Copy exactly the lines from the one containing "White-toned compact walk-in" through the last line of the records below, both included, and leave out the pictures.

(Web page caption snippets)
::::::

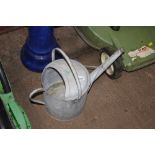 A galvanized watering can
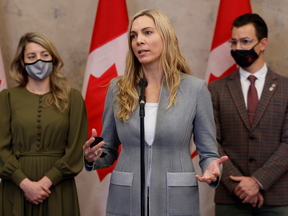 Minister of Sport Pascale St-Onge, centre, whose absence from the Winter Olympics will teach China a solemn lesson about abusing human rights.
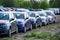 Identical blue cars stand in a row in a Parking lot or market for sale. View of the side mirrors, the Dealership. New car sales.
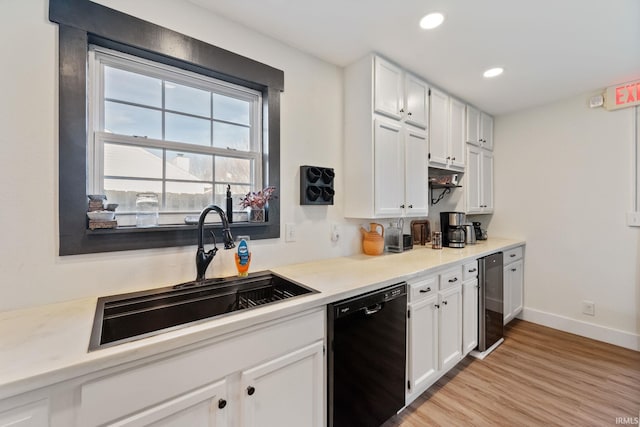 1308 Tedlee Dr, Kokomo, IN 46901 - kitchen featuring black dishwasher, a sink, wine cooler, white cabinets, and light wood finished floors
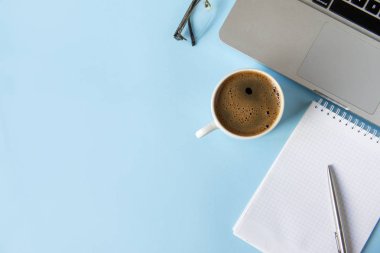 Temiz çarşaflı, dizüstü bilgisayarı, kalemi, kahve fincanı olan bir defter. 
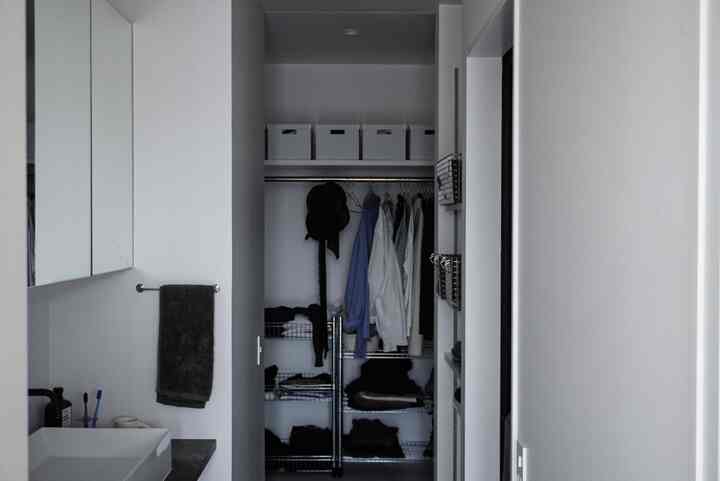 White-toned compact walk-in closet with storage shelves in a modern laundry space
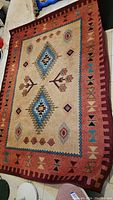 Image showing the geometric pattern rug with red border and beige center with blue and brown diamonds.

::::::

Result for this task
 White-toned compact walk-in closet with storage shelves in a modern laundry space
 Image showing the geometric pattern rug with red border and beige center with blue and brown diamonds.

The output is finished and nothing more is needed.